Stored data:
....

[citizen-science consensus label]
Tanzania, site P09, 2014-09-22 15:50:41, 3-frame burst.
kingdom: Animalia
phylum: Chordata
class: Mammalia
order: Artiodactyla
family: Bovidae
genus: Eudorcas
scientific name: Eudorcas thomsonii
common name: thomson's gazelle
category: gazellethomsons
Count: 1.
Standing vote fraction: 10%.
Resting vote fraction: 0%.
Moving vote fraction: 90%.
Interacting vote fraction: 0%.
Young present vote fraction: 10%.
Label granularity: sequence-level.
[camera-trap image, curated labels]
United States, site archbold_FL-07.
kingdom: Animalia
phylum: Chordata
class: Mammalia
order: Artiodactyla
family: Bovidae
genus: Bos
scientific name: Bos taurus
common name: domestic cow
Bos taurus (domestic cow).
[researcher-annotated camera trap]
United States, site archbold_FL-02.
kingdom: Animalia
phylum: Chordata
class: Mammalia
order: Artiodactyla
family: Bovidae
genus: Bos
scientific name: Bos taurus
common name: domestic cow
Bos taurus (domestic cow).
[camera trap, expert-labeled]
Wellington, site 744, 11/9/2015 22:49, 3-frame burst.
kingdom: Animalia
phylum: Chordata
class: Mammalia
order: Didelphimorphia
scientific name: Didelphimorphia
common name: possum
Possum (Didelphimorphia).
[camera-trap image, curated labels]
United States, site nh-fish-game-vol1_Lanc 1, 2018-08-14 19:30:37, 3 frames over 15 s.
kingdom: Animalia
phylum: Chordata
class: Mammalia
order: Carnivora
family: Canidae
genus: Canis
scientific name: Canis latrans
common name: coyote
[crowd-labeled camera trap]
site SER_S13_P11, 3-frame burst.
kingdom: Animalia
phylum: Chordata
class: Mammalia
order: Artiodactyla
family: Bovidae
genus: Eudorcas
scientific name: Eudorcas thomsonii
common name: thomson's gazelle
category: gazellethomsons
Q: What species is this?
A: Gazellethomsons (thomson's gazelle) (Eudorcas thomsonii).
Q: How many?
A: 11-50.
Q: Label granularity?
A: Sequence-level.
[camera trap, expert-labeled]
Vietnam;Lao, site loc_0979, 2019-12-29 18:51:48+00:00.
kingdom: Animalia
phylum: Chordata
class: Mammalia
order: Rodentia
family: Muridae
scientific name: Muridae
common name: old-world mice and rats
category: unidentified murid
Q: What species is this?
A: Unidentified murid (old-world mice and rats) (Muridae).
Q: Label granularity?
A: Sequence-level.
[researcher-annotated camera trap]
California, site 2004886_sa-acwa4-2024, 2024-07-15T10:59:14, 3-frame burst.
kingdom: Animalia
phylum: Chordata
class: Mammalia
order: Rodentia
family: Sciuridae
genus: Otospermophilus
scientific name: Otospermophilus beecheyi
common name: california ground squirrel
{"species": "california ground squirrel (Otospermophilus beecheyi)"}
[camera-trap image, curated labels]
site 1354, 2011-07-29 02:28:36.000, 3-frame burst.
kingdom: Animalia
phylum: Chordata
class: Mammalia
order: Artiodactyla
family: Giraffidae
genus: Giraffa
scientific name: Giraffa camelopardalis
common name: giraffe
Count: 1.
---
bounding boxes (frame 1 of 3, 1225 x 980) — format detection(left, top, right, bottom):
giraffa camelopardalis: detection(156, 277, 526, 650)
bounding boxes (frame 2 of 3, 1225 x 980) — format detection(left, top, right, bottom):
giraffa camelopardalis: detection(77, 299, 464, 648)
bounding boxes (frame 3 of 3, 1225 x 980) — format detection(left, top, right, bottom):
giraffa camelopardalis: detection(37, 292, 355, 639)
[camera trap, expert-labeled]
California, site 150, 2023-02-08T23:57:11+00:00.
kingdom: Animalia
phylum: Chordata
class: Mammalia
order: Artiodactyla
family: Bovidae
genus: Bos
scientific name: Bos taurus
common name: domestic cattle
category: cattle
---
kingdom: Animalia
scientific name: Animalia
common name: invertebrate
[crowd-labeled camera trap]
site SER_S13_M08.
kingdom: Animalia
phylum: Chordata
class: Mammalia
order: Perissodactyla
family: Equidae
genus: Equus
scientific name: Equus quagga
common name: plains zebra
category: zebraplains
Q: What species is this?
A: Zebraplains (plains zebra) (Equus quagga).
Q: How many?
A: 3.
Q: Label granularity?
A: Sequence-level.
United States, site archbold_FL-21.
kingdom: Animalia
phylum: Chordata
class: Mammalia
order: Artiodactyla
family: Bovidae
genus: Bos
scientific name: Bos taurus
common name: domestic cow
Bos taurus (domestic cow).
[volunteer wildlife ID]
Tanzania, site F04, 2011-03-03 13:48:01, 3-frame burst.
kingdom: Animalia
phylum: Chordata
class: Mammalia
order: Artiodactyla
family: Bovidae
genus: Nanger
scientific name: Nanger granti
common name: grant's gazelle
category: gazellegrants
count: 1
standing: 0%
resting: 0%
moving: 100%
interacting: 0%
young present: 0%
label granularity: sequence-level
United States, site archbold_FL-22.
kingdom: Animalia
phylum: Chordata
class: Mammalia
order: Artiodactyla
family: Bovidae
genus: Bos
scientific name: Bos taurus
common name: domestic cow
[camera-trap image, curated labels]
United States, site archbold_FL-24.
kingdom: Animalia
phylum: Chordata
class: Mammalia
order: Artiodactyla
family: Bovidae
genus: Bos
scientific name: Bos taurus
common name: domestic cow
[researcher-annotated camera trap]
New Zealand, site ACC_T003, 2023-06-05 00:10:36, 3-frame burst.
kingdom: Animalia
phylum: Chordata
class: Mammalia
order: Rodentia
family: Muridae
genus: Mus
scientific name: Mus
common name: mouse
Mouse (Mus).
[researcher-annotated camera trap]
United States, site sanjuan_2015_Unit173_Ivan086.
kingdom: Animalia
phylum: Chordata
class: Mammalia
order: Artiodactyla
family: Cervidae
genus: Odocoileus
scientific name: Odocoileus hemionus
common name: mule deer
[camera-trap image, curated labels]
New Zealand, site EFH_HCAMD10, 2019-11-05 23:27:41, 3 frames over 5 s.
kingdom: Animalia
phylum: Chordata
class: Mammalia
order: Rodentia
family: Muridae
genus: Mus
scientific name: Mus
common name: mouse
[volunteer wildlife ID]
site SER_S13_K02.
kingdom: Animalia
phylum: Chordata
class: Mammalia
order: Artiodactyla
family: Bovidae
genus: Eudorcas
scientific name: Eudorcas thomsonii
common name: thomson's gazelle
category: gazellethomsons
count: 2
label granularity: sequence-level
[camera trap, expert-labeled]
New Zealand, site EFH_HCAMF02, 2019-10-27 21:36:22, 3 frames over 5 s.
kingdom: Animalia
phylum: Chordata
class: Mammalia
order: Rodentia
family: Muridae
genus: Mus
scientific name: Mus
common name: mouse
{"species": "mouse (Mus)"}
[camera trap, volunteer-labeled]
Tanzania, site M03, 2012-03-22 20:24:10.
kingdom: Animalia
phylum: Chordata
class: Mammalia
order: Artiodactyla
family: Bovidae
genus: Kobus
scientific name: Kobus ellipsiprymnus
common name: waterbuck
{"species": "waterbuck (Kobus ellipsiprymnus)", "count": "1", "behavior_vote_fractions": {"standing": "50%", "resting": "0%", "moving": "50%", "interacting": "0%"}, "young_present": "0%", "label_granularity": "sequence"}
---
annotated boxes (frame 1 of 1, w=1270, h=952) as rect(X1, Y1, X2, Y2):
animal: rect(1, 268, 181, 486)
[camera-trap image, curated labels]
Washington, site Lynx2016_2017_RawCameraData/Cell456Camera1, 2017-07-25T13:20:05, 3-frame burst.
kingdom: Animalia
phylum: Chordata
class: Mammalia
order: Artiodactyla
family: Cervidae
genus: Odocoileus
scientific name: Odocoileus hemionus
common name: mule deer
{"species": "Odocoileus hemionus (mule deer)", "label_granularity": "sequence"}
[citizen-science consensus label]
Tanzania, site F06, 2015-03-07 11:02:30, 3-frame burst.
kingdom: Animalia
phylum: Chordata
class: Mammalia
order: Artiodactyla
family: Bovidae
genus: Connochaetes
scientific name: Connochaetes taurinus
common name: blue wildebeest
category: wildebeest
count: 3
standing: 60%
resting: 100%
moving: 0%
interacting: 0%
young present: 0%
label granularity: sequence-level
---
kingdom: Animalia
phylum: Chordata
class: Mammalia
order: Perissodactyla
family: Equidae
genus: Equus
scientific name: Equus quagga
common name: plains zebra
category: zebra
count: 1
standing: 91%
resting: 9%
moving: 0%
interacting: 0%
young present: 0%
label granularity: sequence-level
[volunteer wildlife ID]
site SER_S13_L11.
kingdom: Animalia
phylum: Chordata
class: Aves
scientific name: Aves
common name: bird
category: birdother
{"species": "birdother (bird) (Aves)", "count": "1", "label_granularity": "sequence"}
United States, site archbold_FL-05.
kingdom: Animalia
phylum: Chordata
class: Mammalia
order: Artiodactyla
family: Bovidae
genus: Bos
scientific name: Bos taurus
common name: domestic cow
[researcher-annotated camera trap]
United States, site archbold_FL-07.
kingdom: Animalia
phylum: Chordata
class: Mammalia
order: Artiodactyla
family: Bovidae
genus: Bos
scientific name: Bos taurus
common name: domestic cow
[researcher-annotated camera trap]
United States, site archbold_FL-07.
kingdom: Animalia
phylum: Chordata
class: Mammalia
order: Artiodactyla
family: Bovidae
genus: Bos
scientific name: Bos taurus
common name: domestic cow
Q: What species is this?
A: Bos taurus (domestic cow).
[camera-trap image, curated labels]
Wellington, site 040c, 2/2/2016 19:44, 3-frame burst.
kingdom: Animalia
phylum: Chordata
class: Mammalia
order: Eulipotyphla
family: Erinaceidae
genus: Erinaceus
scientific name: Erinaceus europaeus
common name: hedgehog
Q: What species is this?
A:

....

> **BRIEF**: Every line above that includes "ellipsiprymnus" counts toward one total; give that total by itself.

> **EXERCISE RESPONSE**: 2